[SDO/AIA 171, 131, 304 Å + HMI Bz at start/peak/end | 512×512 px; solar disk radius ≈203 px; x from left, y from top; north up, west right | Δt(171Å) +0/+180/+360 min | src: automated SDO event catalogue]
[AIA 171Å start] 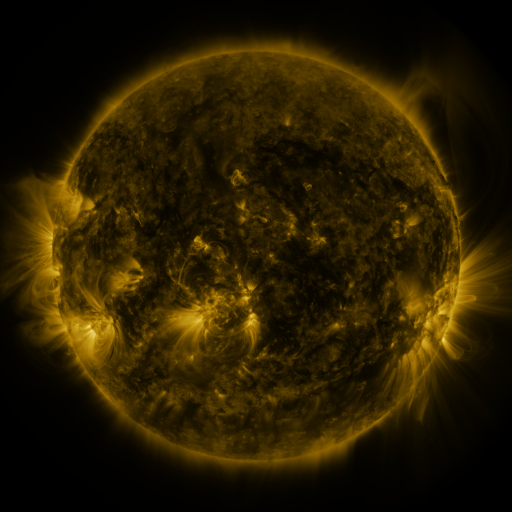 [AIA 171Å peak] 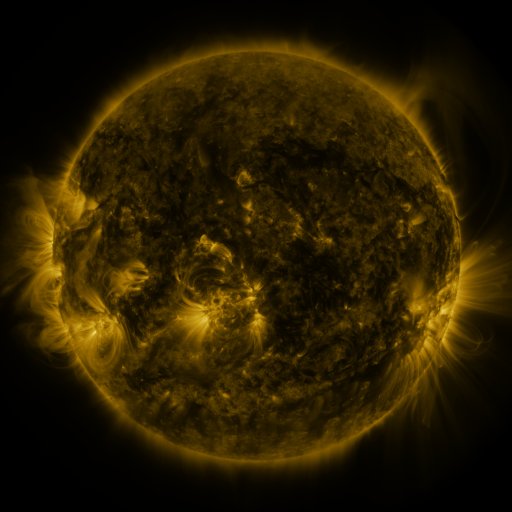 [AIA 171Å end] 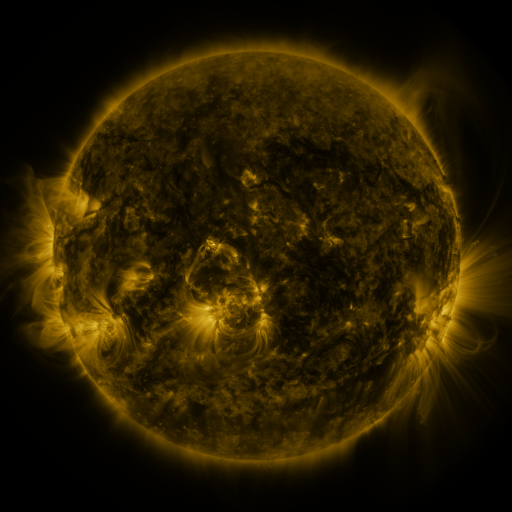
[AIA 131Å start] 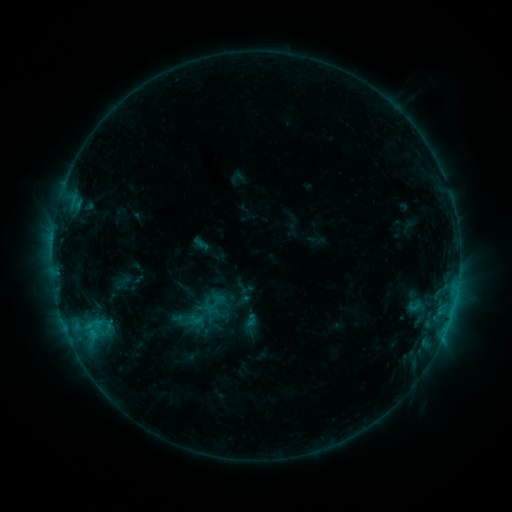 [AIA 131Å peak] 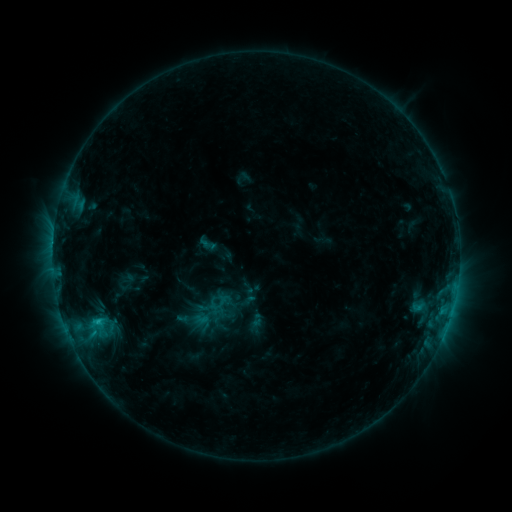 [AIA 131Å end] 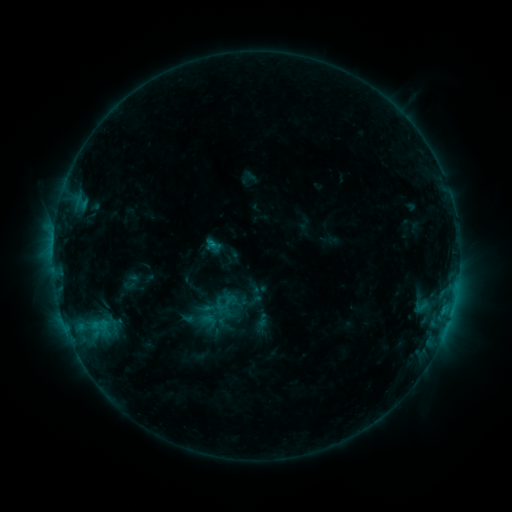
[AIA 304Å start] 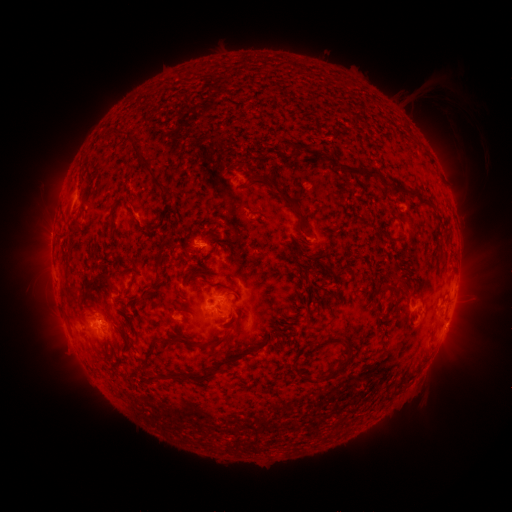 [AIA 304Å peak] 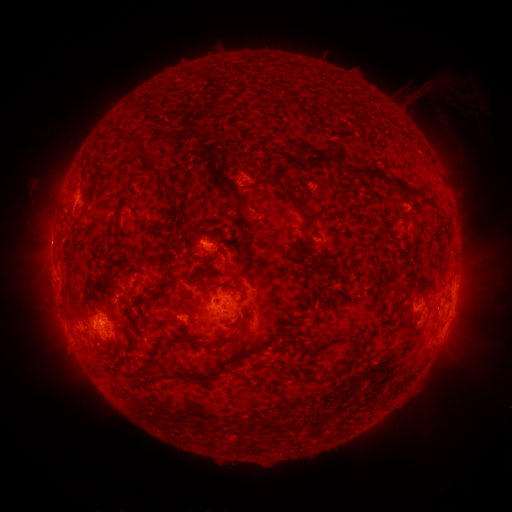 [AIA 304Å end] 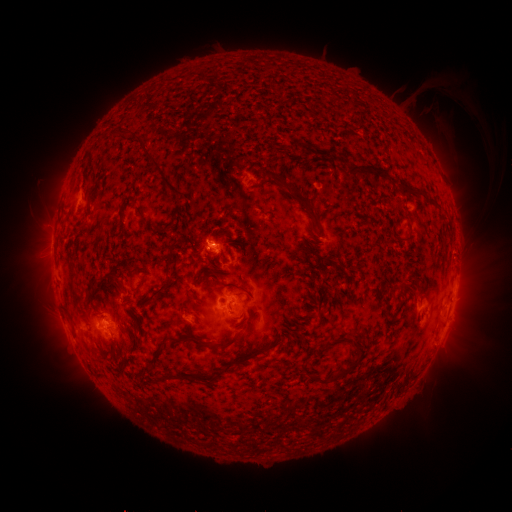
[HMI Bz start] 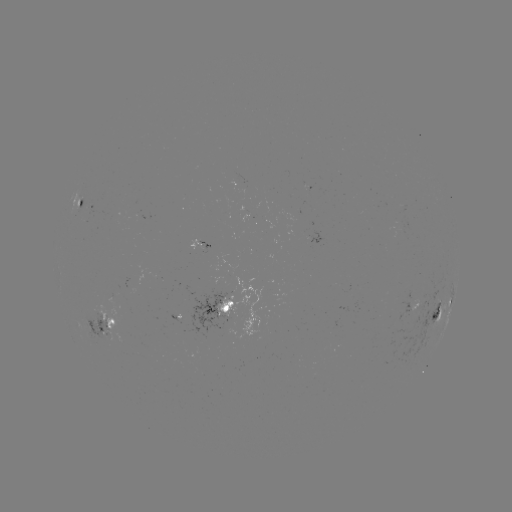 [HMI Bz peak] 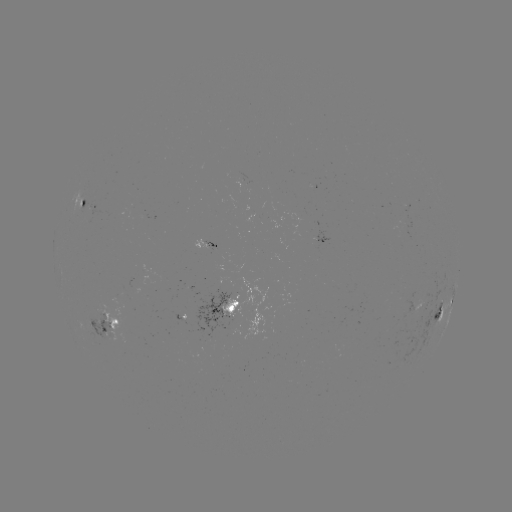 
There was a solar emerging-flux region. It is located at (106, 331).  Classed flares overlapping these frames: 1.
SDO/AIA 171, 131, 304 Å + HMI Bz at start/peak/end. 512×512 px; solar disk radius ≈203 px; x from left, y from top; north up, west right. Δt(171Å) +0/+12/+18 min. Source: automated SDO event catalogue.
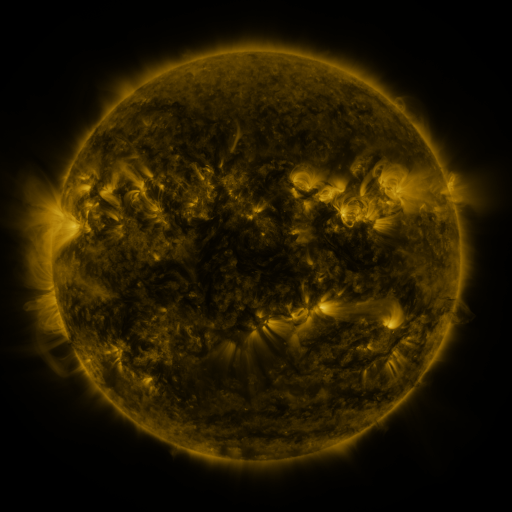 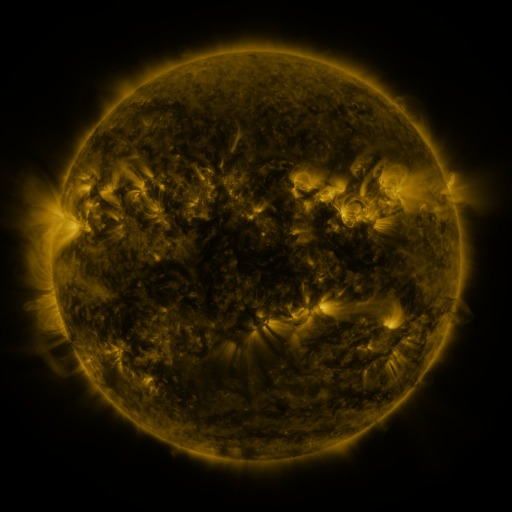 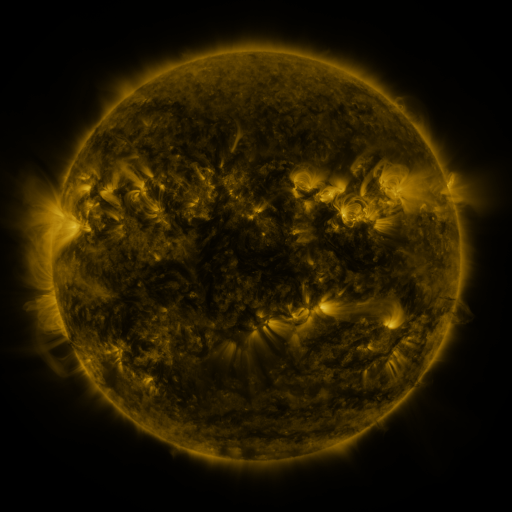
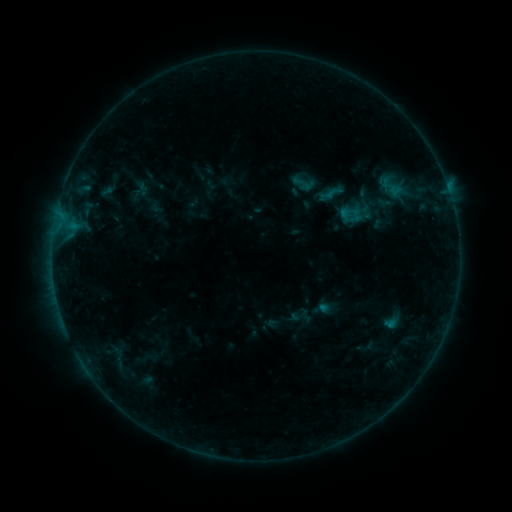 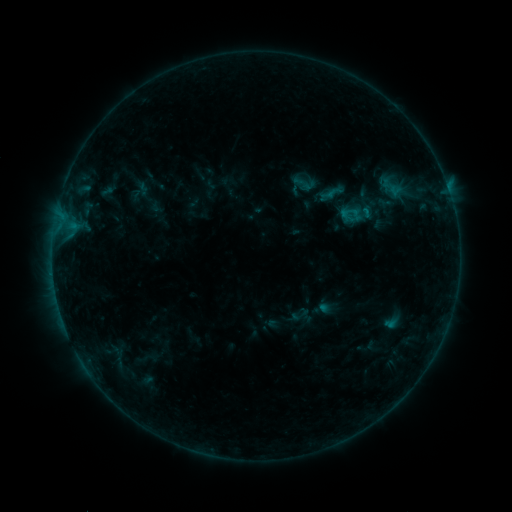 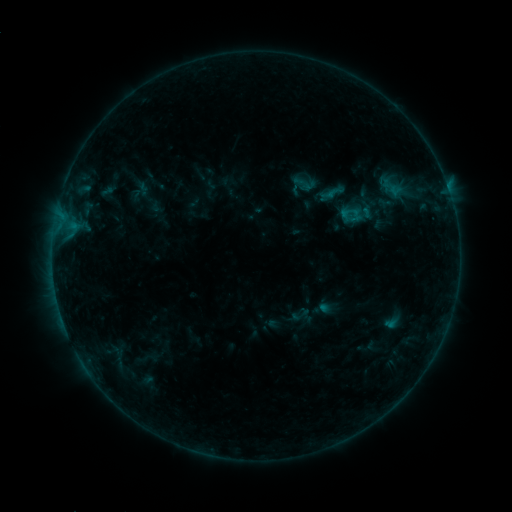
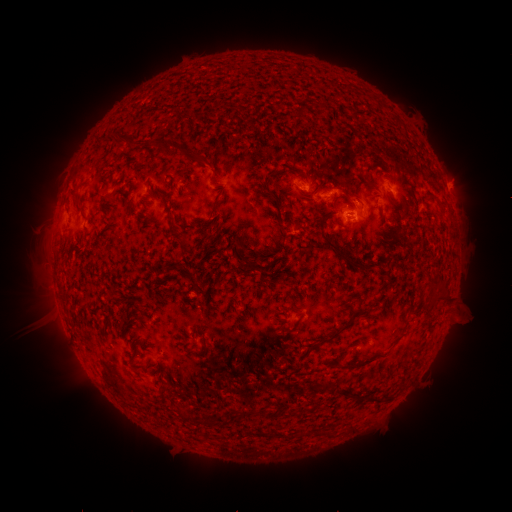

+--

PROBLEM DESCRIPTION: Extract every line above that contains the word "from".

OUTPUT FOR THIS TASK:
[SDO/AIA 171, 131, 304 Å + HMI Bz at start/peak/end | 512×512 px; solar disk radius ≈203 px; x from left, y from top; north up, west right | Δt(171Å) +0/+180/+360 min | src: automated SDO event catalogue]
SDO/AIA 171, 131, 304 Å + HMI Bz at start/peak/end. 512×512 px; solar disk radius ≈203 px; x from left, y from top; north up, west right. Δt(171Å) +0/+12/+18 min. Source: automated SDO event catalogue.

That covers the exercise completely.